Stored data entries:
+ + + +
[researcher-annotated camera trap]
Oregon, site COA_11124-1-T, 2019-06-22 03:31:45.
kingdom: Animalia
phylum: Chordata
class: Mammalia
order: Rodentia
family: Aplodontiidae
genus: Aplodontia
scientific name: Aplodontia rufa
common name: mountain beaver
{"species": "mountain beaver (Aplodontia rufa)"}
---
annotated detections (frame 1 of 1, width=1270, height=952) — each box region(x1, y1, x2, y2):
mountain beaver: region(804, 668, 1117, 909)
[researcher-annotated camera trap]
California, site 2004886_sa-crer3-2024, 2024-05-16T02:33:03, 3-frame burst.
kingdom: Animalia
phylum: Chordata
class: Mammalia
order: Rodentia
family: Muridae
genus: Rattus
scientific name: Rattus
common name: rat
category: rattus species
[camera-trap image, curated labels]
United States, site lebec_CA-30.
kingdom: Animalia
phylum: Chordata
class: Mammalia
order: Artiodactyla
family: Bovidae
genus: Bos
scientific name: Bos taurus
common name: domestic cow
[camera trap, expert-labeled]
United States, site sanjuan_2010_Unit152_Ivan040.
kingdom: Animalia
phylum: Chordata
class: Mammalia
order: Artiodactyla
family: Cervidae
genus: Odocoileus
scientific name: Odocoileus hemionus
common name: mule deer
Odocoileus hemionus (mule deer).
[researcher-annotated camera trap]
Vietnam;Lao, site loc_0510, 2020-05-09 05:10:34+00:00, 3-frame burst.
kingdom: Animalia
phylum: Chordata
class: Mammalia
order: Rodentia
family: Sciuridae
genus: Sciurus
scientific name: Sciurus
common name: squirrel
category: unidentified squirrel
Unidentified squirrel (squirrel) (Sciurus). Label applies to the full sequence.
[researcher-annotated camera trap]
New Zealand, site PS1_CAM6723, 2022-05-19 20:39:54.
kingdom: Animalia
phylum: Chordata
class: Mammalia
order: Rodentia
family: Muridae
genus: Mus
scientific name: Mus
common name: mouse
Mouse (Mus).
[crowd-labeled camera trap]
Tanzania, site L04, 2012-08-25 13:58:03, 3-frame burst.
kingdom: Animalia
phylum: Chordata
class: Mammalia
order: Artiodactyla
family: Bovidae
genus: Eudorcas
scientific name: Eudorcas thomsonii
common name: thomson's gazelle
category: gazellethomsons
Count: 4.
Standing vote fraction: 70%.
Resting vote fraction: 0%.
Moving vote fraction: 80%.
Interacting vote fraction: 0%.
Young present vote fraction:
+ + + +
AIM OF THE EXERCISE
Your reply should contain each entry, copied without alteration.

TASK OUTPUT
[researcher-annotated camera trap]
Oregon, site COA_11124-1-T, 2019-06-22 03:31:45.
kingdom: Animalia
phylum: Chordata
class: Mammalia
order: Rodentia
family: Aplodontiidae
genus: Aplodontia
scientific name: Aplodontia rufa
common name: mountain beaver
{"species": "mountain beaver (Aplodontia rufa)"}
---
annotated detections (frame 1 of 1, width=1270, height=952) — each box region(x1, y1, x2, y2):
mountain beaver: region(804, 668, 1117, 909)
[researcher-annotated camera trap]
California, site 2004886_sa-crer3-2024, 2024-05-16T02:33:03, 3-frame burst.
kingdom: Animalia
phylum: Chordata
class: Mammalia
order: Rodentia
family: Muridae
genus: Rattus
scientific name: Rattus
common name: rat
category: rattus species
[camera-trap image, curated labels]
United States, site lebec_CA-30.
kingdom: Animalia
phylum: Chordata
class: Mammalia
order: Artiodactyla
family: Bovidae
genus: Bos
scientific name: Bos taurus
common name: domestic cow
[camera trap, expert-labeled]
United States, site sanjuan_2010_Unit152_Ivan040.
kingdom: Animalia
phylum: Chordata
class: Mammalia
order: Artiodactyla
family: Cervidae
genus: Odocoileus
scientific name: Odocoileus hemionus
common name: mule deer
Odocoileus hemionus (mule deer).
[researcher-annotated camera trap]
Vietnam;Lao, site loc_0510, 2020-05-09 05:10:34+00:00, 3-frame burst.
kingdom: Animalia
phylum: Chordata
class: Mammalia
order: Rodentia
family: Sciuridae
genus: Sciurus
scientific name: Sciurus
common name: squirrel
category: unidentified squirrel
Unidentified squirrel (squirrel) (Sciurus). Label applies to the full sequence.
[researcher-annotated camera trap]
New Zealand, site PS1_CAM6723, 2022-05-19 20:39:54.
kingdom: Animalia
phylum: Chordata
class: Mammalia
order: Rodentia
family: Muridae
genus: Mus
scientific name: Mus
common name: mouse
Mouse (Mus).
[crowd-labeled camera trap]
Tanzania, site L04, 2012-08-25 13:58:03, 3-frame burst.
kingdom: Animalia
phylum: Chordata
class: Mammalia
order: Artiodactyla
family: Bovidae
genus: Eudorcas
scientific name: Eudorcas thomsonii
common name: thomson's gazelle
category: gazellethomsons
Count: 4.
Standing vote fraction: 70%.
Resting vote fraction: 0%.
Moving vote fraction: 80%.
Interacting vote fraction: 0%.
Young present vote fraction:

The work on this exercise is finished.